[Extrait du document]

· · ·

L’active secrétaire n’eut pas d'hésitation : « nous ne pouvons envoyer ce chapelet ou Pape, dit-elle au Curé de Saint-Nicolas en lui communiquant la lettre du cardinal Pitra, vous-même devez aller le lui offrir au nom du Comité… »

Et le curé montrant un peu d'étonnement, d'un mot elle coupa court à ses hésitations : « Comme promoteur de la Manifestation, cette démarche vous revient de droit, et vous la devez bien au Pape, dont les encouragements ont tellement contribué au succès de notre œuvre. »

L'Abbé Chocarne s’inclina.

Après un rapide voyage avec arrêt à Florence, pour y visiter le vieux couvent dominicain de Saint-Marc et les fresques de l’Angelico, il arrivait à Rome, avec sa sœur, dans la soirée du 12 février 1873. Pour tout autre c’eut été l'heure de se mettre au lit, mais le seul nom de la ville des Papes éveillait en lui trop d'émotions… Sous un magnifique clair de lune, il courut au Colysée, et, prosterné sur la poussière arrosée du sang des Martyrs, au pied de la grande croix dressée au milieu de l’arène, il pria Dieu de lui accorder le don de force.

· · ·

[Extrait de données]

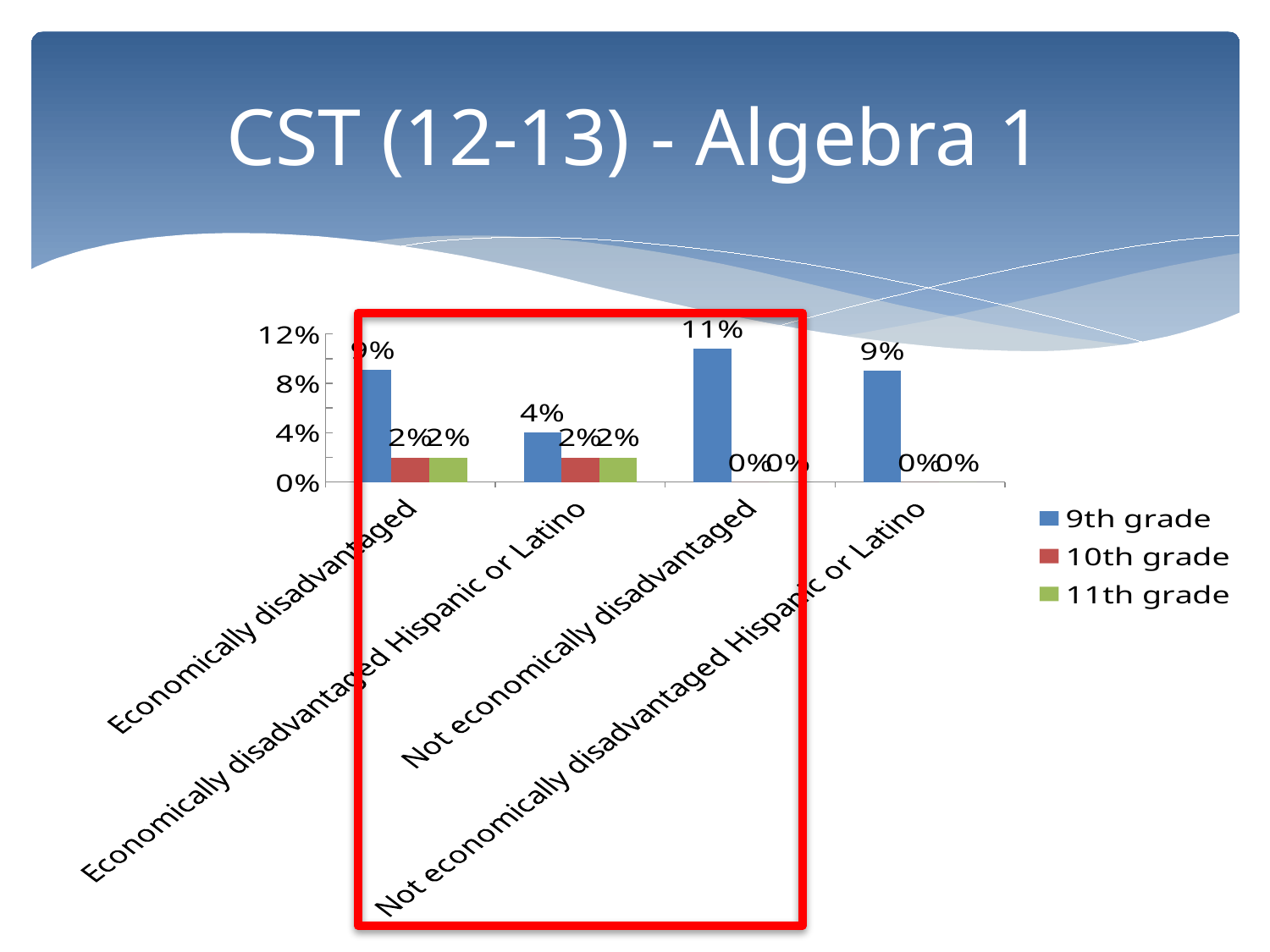
Which is larger: the 9th grade value for Economically disadvantaged or for Economically disadvantaged Hispanic or Latino? Economically disadvantaged What kind of chart is shown on the slide? Bar chart What is the 9th grade value for Not economically disadvantaged? 11% What is the 9th grade value for Economically disadvantaged? 9% Which category has the highest 9th grade value? Not economically disadvantaged Which category has the lowest 9th grade value? Economically disadvantaged Hispanic or Latino How many categories are shown on the x axis? 4 What is the 9th grade value for Economically disadvantaged Hispanic or Latino? 4% What is the 10th grade value for Not economically disadvantaged Hispanic or Latino? 0% How many series does the legend list? 3 What is the difference between the 9th grade values for Not economically disadvantaged and Economically disadvantaged Hispanic or Latino? 7% What is the 11th grade value for Economically disadvantaged? 2%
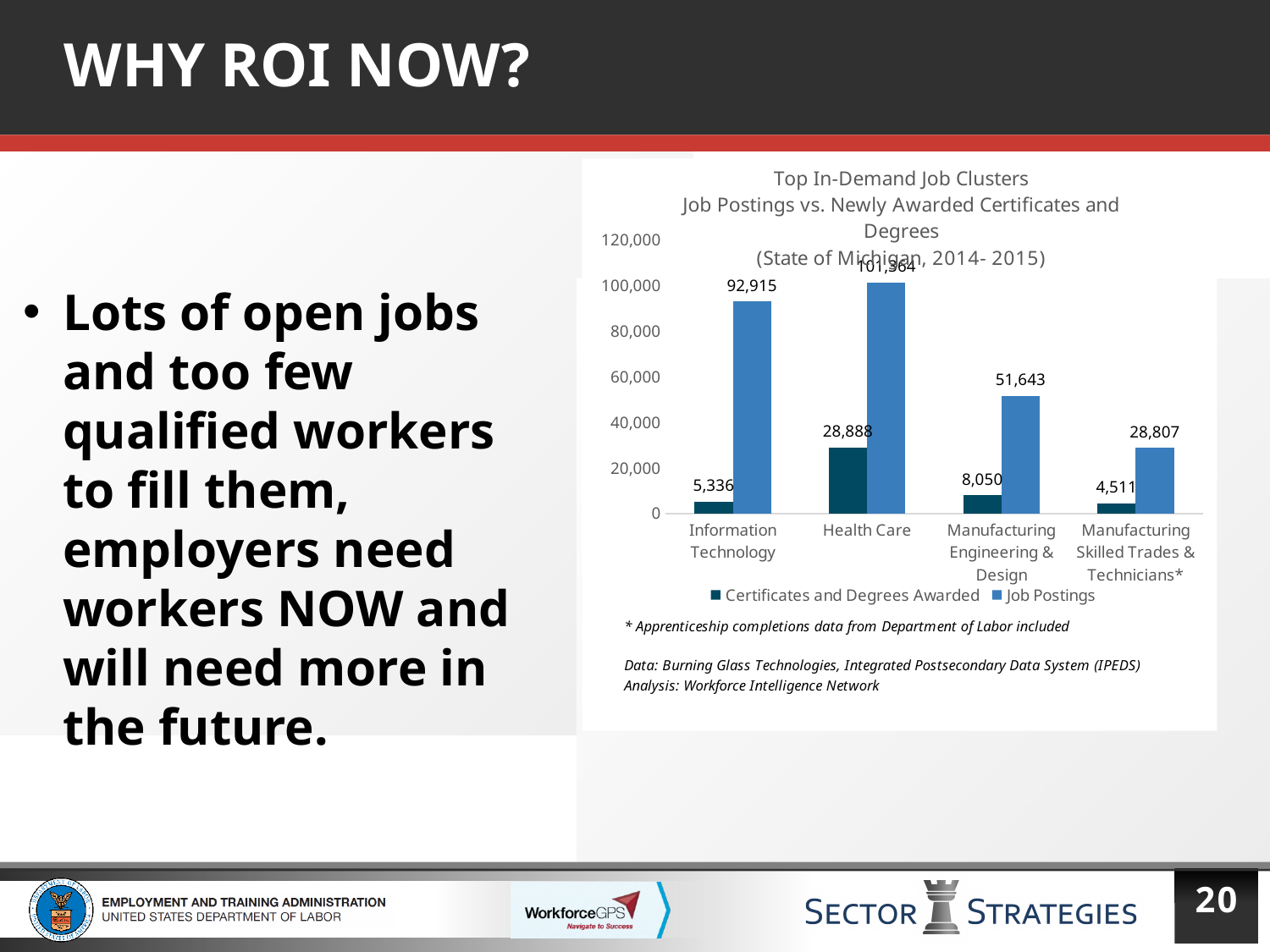
Which has more Job Postings: Manufacturing Engineering & Design or Manufacturing Skilled Trades & Technicians? Manufacturing Engineering & Design Is the Job Postings value for Health Care greater or less than 100,000? greater What is the Certificates and Degrees Awarded value for Manufacturing Skilled Trades & Technicians? 4,511 What kind of chart is shown on the slide? bar chart What is the difference between Job Postings and Certificates and Degrees Awarded for Information Technology? 87,579 How many job clusters are shown on the x axis? 4 How many Certificates and Degrees Awarded are shown for Health Care? 28,888 Which job cluster has the highest number of Job Postings? Health Care What is the value of Job Postings for Information Technology? 92,915 Which job cluster has the lowest number of Certificates and Degrees Awarded? Manufacturing Skilled Trades & Technicians How many series does the legend list? 2 What is the Job Postings value for Manufacturing Engineering & Design? 51,643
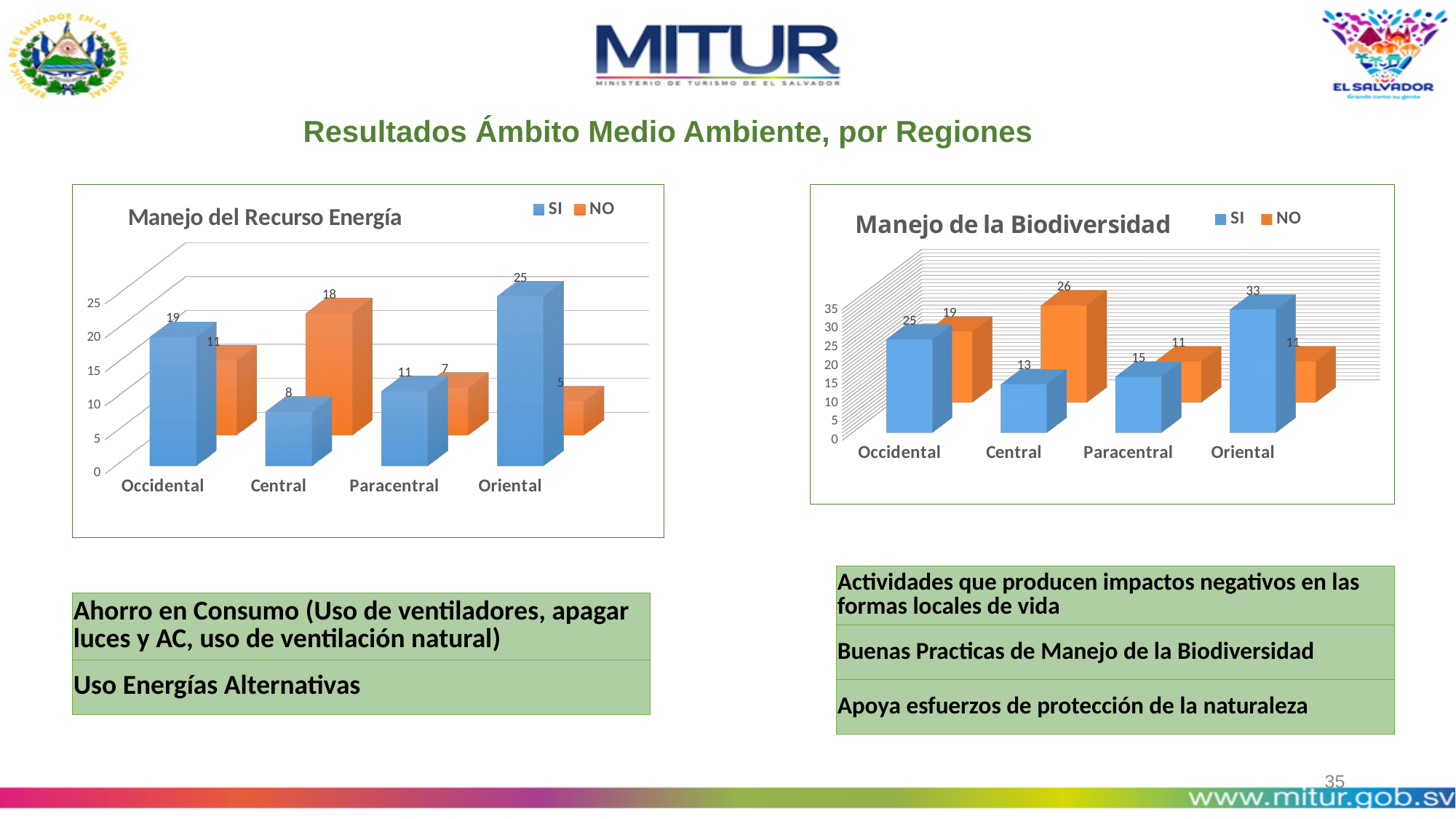
In the 'Manejo de la Biodiversidad' chart, what is the difference between the SI and NO values for Occidental? 6 In the 'Manejo del Recurso Energía' chart, which is larger for Paracentral, SI or NO? SI In the 'Manejo de la Biodiversidad' chart, what is the NO value for Central? 26 How many series does the legend of the 'Manejo del Recurso Energía' chart list? 2 How many regions are shown on the x axis of the 'Manejo de la Biodiversidad' chart? 4 In the 'Manejo del Recurso Energía' chart, what is the SI value for Oriental? 25 In the 'Manejo de la Biodiversidad' chart, which region has the highest NO value? Central What type of chart is the 'Manejo de la Biodiversidad' chart? Bar chart In the 'Manejo del Recurso Energía' chart, what is the difference between the SI and NO values for Occidental? 8 In the 'Manejo del Recurso Energía' chart, what is the NO value for Central? 18 In the 'Manejo de la Biodiversidad' chart, what is the SI value for Oriental? 33 In the 'Manejo del Recurso Energía' chart, which region has the lowest SI value? Central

· · ·

[Ordre de travail]
Renvoyez sans aucune modification le passage du texte sur l'abbé Chocarne qui s'ouvre sur les mots contenant « L’active secrétaire n’eut » et se termine par « L'Abbé Chocarne s’inclina. ». Les données n'ont aucun rapport avec le texte sur l'abbé Chocarne.

[Solution proposée]
L’active secrétaire n’eut pas d'hésitation : « nous ne pouvons envoyer ce chapelet ou Pape, dit-elle au Curé de Saint-Nicolas en lui communiquant la lettre du cardinal Pitra, vous-même devez aller le lui offrir au nom du Comité… »

Et le curé montrant un peu d'étonnement, d'un mot elle coupa court à ses hésitations : « Comme promoteur de la Manifestation, cette démarche vous revient de droit, et vous la devez bien au Pape, dont les encouragements ont tellement contribué au succès de notre œuvre. »

L'Abbé Chocarne s’inclina.